▸ **TEXT PROVIDED**
══════

Economists and market watchers are betting the Bank of Canada will deliver another interest rate cut this week amid mounting evidence that inflation issustainably easing.

Expectations that the bank will lower its overnight lending rate when it makes its scheduled announcement Wednesday have been high since last week’s release of the latest Statistics Canada inflation report, which showed annual inflation cooled to 2.7 per cent in June.

The inflation reading was less than the 2.8 per cent that markets had been expecting and has helped to build market confidence that the Bank of Canada may be poised for a second rate cut, on top of the 25-basis-point cut it announced last month.

“I think it’s very likely the Bank of Canada cuts rates again next week. It wouldn’t really make sense from a strategic point of view to only cut rates 25 basis points and then leave them there and see how the economy responds, because that wouldn’t really cause a lot of change in the trajectory of the economy or inflation,” said Royce Mendes, managing director and head of macro strategy at Desjardins.

“So it always made sense that the Bank of Canada was likely going to do at least two rate cuts in a row before pausing. And now recent data has reinforced that view.”

Last month’s interest rate cut, which reduced the central bank’s key rate from five to 4.75 per cent, was the first in more than four years.

In addition to the latest inflation report, Mendes said, recent data showing rising unemployment as well as subdued expectations for growth by Canadian businesses all support the prospect of another cut.

While inflation remains higher than the Bank of Canada’s two per cent target, Mendes said he believes delaying any longer could have negative repercussions.

“The interest rates at the levels they are (currently) are actually very restrictive. You can see it in consumer spending trends. You can see it in the housing market,” Mendes said.

“I would say if (the Bank of Canada) didn’t cut next week, it would signal a much greater willingness to tip the economy into recession, just for the sake of getting inflation down a few tenths of a percentage point more.”

The latest Statistics Canada report on retail sales Friday showed Canadians reined in their spending in May as retail sales dropped 0.8 per cent to $66.1 billion.

Sales were lower in eight of the nine subsectors tracked, the agency said.

“What the Bank of Canada is trying to do is just reduce the amount of restraint it is placing on the economy. It’s not trying to stimulate the economy, it’s just trying to reduce the amount of headwinds it’s providing,” Mendes said, adding a second rate cut could make Canadian consumers begin to feel more confident about spending again.

The most recent data on the Canadian job market shows the economy stalling in June, losing 1,400 jobs while the unemployment rate rose to 6.4 per cent, from 6.2 per cent in May.

The June result was the highest reading for the unemployment rate since January 2022, another indication that raises the odds of the Bank of Canada lowering rates this week.

But while most market watchers believe an interest rate cut will come this week and be followed by additional cuts later in the year, that view is not unanimous.

Clay Jarvis, mortgage and real estate expert for NerdWallet Canada, said this week’s decision could go either way.

“Considering how cautious the bank is, reducing the overnight rate when inflation is still well over two per cent would be fairly uncharacteristic,” Jarvis said in a note.

If the cut does happen, shaving 25 basis points off of variable interest rates is unlikely to be enough to shake up Canada’s housing market significantly, Jarvis added, as buyers grapple with the prospect of higher mortgage payments.

A survey conducted by CPA Canada (an organization which represents professional accountants) and BDO Debt Solutions conducted shortly after the June rate cut found half of Canadians say interest rate hikes have negatively impacted their debt loads, with seven out of 10 saying the June cut had no impact on their financial outlook.

The survey also found 52 per cent of respondents believe continued interest rate cuts won’t go far enough to reduce the financial strain.

══════

▸ **THINGS TO DO**
1. Name every organization mentioned in the article on the expected Bank of Canada rate cut.
2. From the rate cut article, set down the passage between "The June result" and "rates this week.", inclusive.
You will not need the material to complete this work.

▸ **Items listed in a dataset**

══════

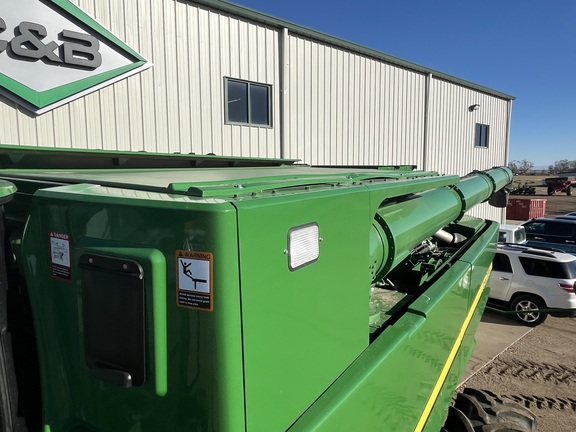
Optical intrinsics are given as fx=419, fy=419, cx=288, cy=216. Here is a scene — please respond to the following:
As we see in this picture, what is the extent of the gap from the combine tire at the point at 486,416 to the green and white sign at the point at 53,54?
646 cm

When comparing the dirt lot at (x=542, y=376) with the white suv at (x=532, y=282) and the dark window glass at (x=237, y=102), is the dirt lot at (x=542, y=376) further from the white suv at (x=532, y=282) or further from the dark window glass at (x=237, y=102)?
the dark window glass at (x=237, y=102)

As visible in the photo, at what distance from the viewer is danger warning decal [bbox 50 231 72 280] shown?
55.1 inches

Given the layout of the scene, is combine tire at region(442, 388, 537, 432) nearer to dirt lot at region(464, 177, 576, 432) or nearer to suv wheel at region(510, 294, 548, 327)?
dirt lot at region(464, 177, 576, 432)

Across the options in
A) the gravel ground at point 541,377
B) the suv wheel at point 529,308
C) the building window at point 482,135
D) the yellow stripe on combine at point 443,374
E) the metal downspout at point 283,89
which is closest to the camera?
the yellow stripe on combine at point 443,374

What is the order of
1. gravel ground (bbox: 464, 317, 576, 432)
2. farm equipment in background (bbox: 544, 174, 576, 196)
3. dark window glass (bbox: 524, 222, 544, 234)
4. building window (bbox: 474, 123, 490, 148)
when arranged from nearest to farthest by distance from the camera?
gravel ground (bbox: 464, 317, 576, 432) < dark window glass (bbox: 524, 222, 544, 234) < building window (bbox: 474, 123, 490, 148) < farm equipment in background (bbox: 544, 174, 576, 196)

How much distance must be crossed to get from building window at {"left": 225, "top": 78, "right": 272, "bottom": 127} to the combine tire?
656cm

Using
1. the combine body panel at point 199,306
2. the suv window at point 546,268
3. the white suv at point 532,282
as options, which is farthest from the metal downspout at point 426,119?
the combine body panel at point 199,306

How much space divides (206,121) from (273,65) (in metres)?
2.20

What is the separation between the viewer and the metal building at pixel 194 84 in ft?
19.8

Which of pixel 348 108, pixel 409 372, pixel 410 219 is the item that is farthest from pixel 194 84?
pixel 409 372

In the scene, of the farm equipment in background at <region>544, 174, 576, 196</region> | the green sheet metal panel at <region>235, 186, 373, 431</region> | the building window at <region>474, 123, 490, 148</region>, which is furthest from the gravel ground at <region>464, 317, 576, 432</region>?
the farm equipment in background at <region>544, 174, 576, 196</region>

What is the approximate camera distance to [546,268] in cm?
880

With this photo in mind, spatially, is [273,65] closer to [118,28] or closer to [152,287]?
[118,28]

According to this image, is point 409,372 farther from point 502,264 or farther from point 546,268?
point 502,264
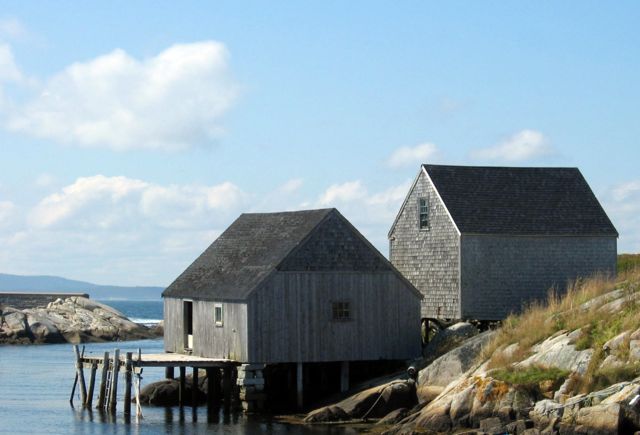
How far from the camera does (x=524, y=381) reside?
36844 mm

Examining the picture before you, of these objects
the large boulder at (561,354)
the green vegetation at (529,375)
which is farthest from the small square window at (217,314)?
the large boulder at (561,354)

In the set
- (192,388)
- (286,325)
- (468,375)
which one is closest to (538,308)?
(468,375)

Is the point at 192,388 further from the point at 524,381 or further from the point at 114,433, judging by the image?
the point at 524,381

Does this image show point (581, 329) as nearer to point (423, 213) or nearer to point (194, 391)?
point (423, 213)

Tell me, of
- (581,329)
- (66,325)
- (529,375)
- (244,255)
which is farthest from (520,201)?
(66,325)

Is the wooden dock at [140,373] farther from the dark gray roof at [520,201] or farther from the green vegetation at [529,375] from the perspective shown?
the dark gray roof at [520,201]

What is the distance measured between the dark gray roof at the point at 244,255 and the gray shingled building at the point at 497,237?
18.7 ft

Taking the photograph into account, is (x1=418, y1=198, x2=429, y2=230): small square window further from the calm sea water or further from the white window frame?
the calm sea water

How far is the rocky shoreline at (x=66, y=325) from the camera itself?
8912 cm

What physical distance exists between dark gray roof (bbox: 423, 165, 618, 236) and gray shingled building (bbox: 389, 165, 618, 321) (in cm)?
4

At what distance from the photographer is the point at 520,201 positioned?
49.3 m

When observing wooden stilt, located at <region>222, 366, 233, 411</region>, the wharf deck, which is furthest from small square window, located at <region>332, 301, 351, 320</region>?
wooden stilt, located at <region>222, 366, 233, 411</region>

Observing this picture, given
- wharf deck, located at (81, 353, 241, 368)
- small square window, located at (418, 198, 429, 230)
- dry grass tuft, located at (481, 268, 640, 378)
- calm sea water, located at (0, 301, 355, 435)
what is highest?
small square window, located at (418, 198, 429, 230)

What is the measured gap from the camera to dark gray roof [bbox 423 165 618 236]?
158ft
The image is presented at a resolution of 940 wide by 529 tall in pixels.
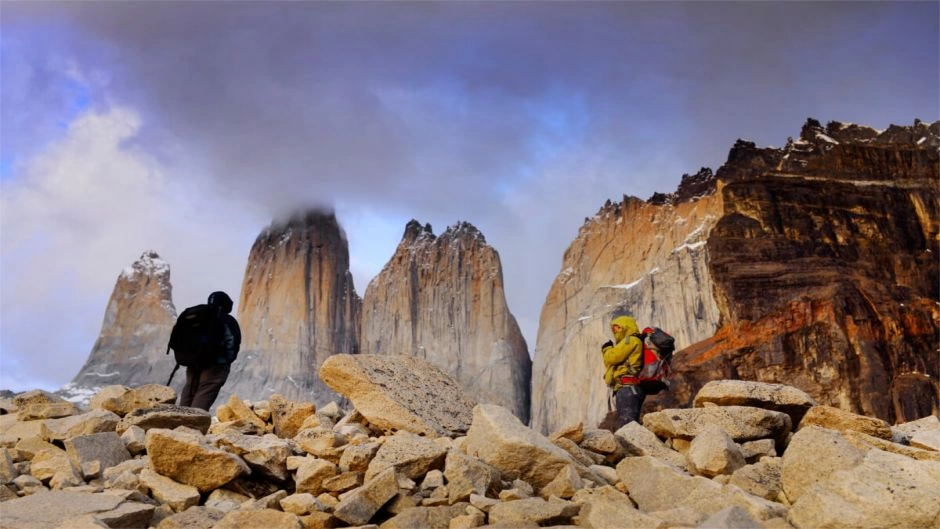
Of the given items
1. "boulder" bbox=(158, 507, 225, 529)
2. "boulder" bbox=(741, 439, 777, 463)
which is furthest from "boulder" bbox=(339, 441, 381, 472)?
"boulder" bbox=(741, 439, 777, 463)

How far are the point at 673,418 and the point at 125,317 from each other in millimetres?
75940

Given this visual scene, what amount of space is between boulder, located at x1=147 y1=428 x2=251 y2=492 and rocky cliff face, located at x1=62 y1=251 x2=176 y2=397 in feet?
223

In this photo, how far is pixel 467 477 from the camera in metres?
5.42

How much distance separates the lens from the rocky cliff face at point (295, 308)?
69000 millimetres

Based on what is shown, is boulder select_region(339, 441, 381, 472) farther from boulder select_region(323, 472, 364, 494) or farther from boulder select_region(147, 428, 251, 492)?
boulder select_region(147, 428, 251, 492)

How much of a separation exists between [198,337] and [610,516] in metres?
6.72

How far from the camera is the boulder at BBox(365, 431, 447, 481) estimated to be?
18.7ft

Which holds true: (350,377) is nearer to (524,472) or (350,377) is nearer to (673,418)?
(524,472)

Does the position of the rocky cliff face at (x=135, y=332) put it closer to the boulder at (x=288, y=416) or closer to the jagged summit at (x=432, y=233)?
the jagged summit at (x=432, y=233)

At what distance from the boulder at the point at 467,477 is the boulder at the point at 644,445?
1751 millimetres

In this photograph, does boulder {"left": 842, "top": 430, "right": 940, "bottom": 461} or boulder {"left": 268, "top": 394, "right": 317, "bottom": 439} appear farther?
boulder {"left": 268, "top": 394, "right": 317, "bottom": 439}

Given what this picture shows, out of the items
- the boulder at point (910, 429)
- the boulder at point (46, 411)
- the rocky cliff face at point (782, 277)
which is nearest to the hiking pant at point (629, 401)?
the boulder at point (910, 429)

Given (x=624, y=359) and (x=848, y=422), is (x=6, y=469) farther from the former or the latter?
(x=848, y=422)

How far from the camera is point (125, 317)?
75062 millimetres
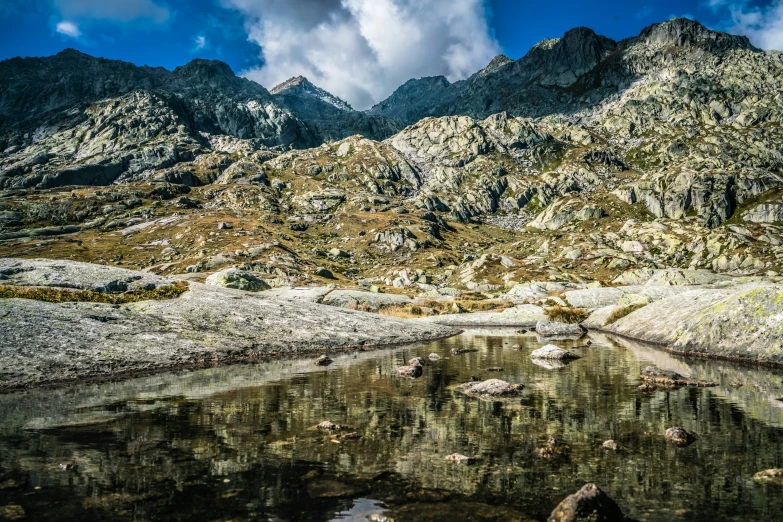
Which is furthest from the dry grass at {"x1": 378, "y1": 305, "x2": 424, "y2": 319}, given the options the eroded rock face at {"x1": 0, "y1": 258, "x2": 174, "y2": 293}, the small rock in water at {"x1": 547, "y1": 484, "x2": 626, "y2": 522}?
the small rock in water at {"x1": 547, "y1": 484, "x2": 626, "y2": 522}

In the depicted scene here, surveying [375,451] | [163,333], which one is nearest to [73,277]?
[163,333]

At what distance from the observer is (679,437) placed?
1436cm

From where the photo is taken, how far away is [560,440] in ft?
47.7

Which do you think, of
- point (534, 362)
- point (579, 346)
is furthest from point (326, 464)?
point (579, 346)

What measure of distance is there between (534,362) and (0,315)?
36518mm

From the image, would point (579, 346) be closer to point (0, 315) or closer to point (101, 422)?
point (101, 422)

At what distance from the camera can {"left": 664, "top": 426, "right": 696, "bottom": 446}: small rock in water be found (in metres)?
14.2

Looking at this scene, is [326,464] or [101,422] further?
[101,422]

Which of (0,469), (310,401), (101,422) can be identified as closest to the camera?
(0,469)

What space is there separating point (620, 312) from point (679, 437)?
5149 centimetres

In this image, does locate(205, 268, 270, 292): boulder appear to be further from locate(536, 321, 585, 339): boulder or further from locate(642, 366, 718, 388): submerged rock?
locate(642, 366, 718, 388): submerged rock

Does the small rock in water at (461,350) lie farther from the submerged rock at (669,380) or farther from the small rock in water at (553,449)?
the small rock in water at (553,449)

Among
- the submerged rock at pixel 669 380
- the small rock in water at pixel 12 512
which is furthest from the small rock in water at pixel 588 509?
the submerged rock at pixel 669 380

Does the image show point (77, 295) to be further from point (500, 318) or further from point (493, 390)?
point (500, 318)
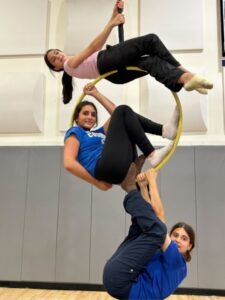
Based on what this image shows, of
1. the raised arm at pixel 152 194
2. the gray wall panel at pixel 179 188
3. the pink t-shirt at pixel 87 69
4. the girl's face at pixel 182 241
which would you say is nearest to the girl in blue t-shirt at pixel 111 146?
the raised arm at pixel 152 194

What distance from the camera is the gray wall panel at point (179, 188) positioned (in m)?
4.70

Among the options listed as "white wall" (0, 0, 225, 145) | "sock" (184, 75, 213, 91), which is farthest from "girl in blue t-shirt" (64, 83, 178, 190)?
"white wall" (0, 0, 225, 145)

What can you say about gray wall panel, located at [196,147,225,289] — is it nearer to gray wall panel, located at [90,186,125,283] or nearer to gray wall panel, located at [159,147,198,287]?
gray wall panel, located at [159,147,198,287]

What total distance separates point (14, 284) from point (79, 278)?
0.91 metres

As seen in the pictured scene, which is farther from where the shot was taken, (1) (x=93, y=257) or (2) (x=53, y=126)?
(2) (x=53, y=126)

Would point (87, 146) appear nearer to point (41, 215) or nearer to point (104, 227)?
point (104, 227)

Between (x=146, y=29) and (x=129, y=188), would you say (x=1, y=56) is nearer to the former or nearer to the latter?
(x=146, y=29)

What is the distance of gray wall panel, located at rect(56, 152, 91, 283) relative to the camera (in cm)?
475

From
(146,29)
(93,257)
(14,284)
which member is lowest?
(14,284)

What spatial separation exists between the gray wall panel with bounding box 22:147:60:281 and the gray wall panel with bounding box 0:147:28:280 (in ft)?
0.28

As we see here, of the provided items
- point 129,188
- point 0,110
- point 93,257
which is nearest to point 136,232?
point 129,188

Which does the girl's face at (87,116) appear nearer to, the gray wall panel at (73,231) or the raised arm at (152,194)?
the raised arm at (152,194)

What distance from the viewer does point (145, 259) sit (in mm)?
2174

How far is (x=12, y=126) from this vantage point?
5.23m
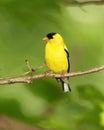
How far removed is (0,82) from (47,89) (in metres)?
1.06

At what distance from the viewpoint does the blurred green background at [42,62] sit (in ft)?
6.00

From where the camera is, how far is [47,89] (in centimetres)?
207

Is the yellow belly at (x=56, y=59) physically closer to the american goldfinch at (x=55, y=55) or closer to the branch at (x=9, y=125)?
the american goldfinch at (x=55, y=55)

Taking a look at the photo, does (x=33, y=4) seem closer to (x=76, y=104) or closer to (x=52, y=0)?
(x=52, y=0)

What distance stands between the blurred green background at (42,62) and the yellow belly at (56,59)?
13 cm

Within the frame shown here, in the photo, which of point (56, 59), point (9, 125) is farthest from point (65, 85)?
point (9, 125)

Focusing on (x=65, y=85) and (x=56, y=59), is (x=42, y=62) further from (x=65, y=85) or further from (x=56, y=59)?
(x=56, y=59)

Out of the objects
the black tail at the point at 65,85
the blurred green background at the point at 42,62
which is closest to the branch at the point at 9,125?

══════

▸ **ANSWER SET**
1. Bank of Canada, Statistics Canada, Desjardins, NerdWallet Canada, CPA Canada, BDO Debt Solutions

2.
The June result was the highest reading for the unemployment rate since January 2022, another indication that raises the odds of the Bank of Canada lowering rates this week.